Leveraging customer resources in value creation and assessing value-in-use (post-purchase) to stay competitive is the basic tenet of service dominant logic (Vargo & Lusch, 2008) and is becoming critical in today’s knowledge economy. S-D Logic refers to this as actor-resource integration, where both actors and resources can come from both the provider and the customer ecosystems (Lusch & Nambisan, 2015). Optimization of the actor-resource mix of both ecosystems is especially critical for organizations with short product use cycles, i.e. service organizations, where customer expectations change rapidly. Not leveraging continual feedback from customers on value-in-use can only lead to sub-optimization of the provider resource (Vargo et al., 2016) .

While most service organizations try to build agility into their operations using an optimal mix of resources, healthcare organizations have both a unique opportunity and a challenge. Their customers are patients who spend significant part of their time within the hospital (or clinic) when they need a medical diagnosis and design of a care treatment plan. This provides hospitals with a unique opportunity to learn about patients and their ecosystem (actors and resources patients must use to care for themselves). It also provides a challenge: how to convince patients to use this actor-resource mix of their ecosystem to optimize care management, given the diverse nature of the patient capabilities. The social, economic, cultural, and other factors influencing the behavior of patients within their ecosystem to sustain care treatment is unlike the roles the same patients play as customers when they purchase service products like food, entertainment, travel, etc. (Doremus, 1976).

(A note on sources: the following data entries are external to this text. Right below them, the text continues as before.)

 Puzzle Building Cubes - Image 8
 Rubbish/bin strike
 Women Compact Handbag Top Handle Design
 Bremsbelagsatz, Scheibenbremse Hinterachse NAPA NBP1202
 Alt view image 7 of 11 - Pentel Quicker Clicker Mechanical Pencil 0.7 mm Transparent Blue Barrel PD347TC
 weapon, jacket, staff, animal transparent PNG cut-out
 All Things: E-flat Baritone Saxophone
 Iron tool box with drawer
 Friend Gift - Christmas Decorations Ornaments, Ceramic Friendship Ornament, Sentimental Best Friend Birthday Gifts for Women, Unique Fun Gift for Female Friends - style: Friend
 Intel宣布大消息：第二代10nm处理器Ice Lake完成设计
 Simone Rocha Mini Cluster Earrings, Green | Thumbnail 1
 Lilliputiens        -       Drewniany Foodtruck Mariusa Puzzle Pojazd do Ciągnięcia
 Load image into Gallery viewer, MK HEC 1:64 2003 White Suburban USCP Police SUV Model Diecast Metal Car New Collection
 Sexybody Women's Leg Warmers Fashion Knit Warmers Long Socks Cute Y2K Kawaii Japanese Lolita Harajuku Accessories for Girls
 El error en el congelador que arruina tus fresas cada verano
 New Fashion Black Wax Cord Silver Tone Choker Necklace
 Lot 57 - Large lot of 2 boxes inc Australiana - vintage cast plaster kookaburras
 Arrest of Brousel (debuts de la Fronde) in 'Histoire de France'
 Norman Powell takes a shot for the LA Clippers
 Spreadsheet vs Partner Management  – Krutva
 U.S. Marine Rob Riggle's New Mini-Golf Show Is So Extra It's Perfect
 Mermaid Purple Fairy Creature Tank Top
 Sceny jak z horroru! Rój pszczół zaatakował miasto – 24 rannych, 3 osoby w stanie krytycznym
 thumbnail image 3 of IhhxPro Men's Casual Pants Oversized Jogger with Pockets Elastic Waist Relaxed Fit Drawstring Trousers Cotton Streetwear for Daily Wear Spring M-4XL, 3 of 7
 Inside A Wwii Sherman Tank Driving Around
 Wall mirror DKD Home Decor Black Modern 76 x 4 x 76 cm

Even if sustaining the value created for patients after they are discharged from a hospital is a goal healthcare providers have always had, the complexity of the patient ecosystem as well as the lack of financial incentives has made providers focus on the value they can provide to patients while they are in the hospital (e.g. diagnosis and treatment care plans) and allowing patients and other actors (family, community, and other external care providers) to address care continuity outside the provider ecosystem. However, recent changes in healthcare reimbursement and regulation in the US (“Medicare Hospital Readmissions Reduction Program”, 2013) as well as general costs, care related delays, and hospital congestion around the world have started to force hospitals to look outside their own ecosystem to begin to optimize the value created for patients. They have started to use external care providers like pharmacies, ambulatory and urgent care centers, etc. to support care transition (Dreyer, 2014) and allow technology-empowered patients with smart phones and wearables to give them access to care-related information for remote monitoring and consultation (Herzig et al., 2016; Koh et al., 2016). However, the optimization of resources in patient and provider ecosystems in the US is mostly limited to those patients whose unplanned readmission leads to penalties and whose care is paid for as a bundle, i.e. paid for over a longer period patients spend inside and outside the hospital.